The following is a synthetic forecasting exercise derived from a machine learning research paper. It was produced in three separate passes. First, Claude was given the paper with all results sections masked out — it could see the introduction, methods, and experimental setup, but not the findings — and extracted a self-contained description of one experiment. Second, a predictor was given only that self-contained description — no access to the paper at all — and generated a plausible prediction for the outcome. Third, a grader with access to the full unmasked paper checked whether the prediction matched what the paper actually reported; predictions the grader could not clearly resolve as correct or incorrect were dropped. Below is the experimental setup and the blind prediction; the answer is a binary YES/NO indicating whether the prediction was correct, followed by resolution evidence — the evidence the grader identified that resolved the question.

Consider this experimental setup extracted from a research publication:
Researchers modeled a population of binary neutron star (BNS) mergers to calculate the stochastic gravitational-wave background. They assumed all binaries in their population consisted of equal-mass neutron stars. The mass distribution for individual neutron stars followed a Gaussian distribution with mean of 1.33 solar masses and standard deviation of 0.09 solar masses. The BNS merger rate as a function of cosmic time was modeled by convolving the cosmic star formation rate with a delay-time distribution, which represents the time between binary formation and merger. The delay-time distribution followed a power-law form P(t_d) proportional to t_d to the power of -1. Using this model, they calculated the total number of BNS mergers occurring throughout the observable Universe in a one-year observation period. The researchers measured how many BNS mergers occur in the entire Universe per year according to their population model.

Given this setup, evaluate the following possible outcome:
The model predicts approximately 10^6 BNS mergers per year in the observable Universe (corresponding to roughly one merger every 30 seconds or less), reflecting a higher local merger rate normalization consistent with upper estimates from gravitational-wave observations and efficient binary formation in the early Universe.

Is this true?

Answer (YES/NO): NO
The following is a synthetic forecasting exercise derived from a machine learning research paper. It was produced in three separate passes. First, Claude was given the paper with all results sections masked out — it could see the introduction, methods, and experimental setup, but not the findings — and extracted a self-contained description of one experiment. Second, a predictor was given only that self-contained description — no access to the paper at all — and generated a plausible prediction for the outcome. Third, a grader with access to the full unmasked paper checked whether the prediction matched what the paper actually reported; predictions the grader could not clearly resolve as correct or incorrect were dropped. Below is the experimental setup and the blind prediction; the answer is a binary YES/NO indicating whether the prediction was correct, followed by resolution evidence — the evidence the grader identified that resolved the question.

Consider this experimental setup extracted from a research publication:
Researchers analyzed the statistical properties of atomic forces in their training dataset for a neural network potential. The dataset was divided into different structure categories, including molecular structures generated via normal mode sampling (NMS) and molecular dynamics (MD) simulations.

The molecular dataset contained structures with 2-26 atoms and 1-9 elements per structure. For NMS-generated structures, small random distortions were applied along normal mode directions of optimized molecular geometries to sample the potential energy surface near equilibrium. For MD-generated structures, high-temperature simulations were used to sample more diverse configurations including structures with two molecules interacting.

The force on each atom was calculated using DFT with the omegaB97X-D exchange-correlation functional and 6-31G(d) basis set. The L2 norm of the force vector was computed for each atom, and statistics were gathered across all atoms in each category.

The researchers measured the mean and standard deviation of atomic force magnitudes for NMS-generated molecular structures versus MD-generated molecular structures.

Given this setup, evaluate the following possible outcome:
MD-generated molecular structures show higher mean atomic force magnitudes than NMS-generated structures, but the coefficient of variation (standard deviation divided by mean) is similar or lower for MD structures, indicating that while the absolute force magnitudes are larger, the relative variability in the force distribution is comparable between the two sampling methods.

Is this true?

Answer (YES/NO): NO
# # # # # # #
_ACTIVITY:_ Would you repeat each line above exactly as it stands?

_REPLY:_
The following is a synthetic forecasting exercise derived from a machine learning research paper. It was produced in three separate passes. First, Claude was given the paper with all results sections masked out — it could see the introduction, methods, and experimental setup, but not the findings — and extracted a self-contained description of one experiment. Second, a predictor was given only that self-contained description — no access to the paper at all — and generated a plausible prediction for the outcome. Third, a grader with access to the full unmasked paper checked whether the prediction matched what the paper actually reported; predictions the grader could not clearly resolve as correct or incorrect were dropped. Below is the experimental setup and the blind prediction; the answer is a binary YES/NO indicating whether the prediction was correct, followed by resolution evidence — the evidence the grader identified that resolved the question.

Consider this experimental setup extracted from a research publication:
Researchers modeled a population of binary neutron star (BNS) mergers to calculate the stochastic gravitational-wave background. They assumed all binaries in their population consisted of equal-mass neutron stars. The mass distribution for individual neutron stars followed a Gaussian distribution with mean of 1.33 solar masses and standard deviation of 0.09 solar masses. The BNS merger rate as a function of cosmic time was modeled by convolving the cosmic star formation rate with a delay-time distribution, which represents the time between binary formation and merger. The delay-time distribution followed a power-law form P(t_d) proportional to t_d to the power of -1. Using this model, they calculated the total number of BNS mergers occurring throughout the observable Universe in a one-year observation period. The researchers measured how many BNS mergers occur in the entire Universe per year according to their population model.

Given this setup, evaluate the following possible outcome:
The model predicts approximately 10^6 BNS mergers per year in the observable Universe (corresponding to roughly one merger every 30 seconds or less), reflecting a higher local merger rate normalization consistent with upper estimates from gravitational-wave observations and efficient binary formation in the early Universe.

Is this true?

Answer (YES/NO): NO
The following is a synthetic forecasting exercise derived from a machine learning research paper. It was produced in three separate passes. First, Claude was given the paper with all results sections masked out — it could see the introduction, methods, and experimental setup, but not the findings — and extracted a self-contained description of one experiment. Second, a predictor was given only that self-contained description — no access to the paper at all — and generated a plausible prediction for the outcome. Third, a grader with access to the full unmasked paper checked whether the prediction matched what the paper actually reported; predictions the grader could not clearly resolve as correct or incorrect were dropped. Below is the experimental setup and the blind prediction; the answer is a binary YES/NO indicating whether the prediction was correct, followed by resolution evidence — the evidence the grader identified that resolved the question.

Consider this experimental setup extracted from a research publication:
Researchers analyzed the statistical properties of atomic forces in their training dataset for a neural network potential. The dataset was divided into different structure categories, including molecular structures generated via normal mode sampling (NMS) and molecular dynamics (MD) simulations.

The molecular dataset contained structures with 2-26 atoms and 1-9 elements per structure. For NMS-generated structures, small random distortions were applied along normal mode directions of optimized molecular geometries to sample the potential energy surface near equilibrium. For MD-generated structures, high-temperature simulations were used to sample more diverse configurations including structures with two molecules interacting.

The force on each atom was calculated using DFT with the omegaB97X-D exchange-correlation functional and 6-31G(d) basis set. The L2 norm of the force vector was computed for each atom, and statistics were gathered across all atoms in each category.

The researchers measured the mean and standard deviation of atomic force magnitudes for NMS-generated molecular structures versus MD-generated molecular structures.

Given this setup, evaluate the following possible outcome:
MD-generated molecular structures show higher mean atomic force magnitudes than NMS-generated structures, but the coefficient of variation (standard deviation divided by mean) is similar or lower for MD structures, indicating that while the absolute force magnitudes are larger, the relative variability in the force distribution is comparable between the two sampling methods.

Is this true?

Answer (YES/NO): NO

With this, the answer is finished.